▶ **SELECTED PASSAGE**
--
Kenneth Spence
Spence was a Hull student and his theories follow the same general form as Hull’s theories. In particular, Spence wants to express his ideas mathematically whenever possible and to present a comprehensive theory of behavior. He also uses most of the same variables that Hull used in his behavior theory: Drive, Habit, Inhibition, Incentive, internal stimuli, and the fractional antedating goal response (AKA the factional anticipatory goal response). However, the arrangement of these concepts within the theory is different.
The main idea of Hull’s theory was the multiplicative relationship between Drive (D) and Habit Strength (SHR or just H). So, Reaction Potential (Performance) = DxH. Drive refers to states like hunger and thirst which give rise to internal stimuli (Drive Stimuli). These Drive Stimuli can be conditioned to behavior just as external stimuli can. Drives provide the basis for reinforcement--- a behavior is reinforced if it reduces a Drive (a biological need). H is the variable that represents learning and its main influence is the number of reinforcements that the target behavior receives. So, in the contiguity theory of learning vs the reinforcement theory of learning, Hull falls on the reinforcement side. In his later theorizing Hull added incentive (K) as another variable. Incentive is the value a subject places on an outcome. For example, an increase in the amount of food (Crespi Effect) will cause a hungry rat to run faster to reach the goal box. Hull believed that K interacts with D and H multiplicatively. So, Reaction Potential = DxHxK. Finally, Hull thought that inhibition (I) of various sorts decreased responding. So, ignoring behavioral oscillation, Reaction Potential = DxHxK-I.
--
▶ **SUPPLIED RECORDS**
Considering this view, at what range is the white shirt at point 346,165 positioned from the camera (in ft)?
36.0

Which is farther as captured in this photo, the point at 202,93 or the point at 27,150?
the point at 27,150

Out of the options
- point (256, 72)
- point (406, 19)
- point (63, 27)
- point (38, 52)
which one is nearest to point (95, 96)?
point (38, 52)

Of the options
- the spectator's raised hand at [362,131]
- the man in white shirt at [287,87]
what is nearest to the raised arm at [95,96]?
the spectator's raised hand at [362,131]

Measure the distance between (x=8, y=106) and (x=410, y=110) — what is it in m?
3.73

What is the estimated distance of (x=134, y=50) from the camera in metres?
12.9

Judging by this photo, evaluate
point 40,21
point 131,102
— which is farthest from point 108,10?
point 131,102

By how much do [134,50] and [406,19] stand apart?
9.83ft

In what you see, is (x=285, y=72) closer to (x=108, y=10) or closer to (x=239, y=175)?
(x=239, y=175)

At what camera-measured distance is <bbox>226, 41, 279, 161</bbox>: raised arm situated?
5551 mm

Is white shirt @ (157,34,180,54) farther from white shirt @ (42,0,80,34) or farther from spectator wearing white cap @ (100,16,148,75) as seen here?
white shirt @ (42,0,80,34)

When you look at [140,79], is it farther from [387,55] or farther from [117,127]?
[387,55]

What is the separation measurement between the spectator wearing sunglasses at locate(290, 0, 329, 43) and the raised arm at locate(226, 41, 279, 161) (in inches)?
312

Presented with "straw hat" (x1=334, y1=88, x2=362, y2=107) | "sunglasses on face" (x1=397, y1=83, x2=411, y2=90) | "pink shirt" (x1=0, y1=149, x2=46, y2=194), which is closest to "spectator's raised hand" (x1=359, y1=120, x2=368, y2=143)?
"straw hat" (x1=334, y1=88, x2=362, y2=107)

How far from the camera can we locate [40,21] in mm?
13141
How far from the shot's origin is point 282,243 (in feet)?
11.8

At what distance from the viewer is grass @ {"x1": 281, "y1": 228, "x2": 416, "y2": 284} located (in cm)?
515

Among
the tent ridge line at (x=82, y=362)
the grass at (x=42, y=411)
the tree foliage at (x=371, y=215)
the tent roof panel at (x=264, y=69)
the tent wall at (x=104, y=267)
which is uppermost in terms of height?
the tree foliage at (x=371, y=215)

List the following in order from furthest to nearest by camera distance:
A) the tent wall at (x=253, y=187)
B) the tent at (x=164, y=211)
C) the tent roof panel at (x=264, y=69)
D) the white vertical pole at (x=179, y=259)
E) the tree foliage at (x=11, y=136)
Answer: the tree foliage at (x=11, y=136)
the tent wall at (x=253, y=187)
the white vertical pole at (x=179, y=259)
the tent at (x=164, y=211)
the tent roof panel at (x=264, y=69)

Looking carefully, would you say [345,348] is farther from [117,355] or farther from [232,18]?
--
▶ **BRIEF**
In the passage on Kenneth Spence, which variable did Hull add in his later theorizing? Nothing in the records is needed here.

▶ **FINAL ANSWER**
Incentive (K), the value a subject places on an outcome.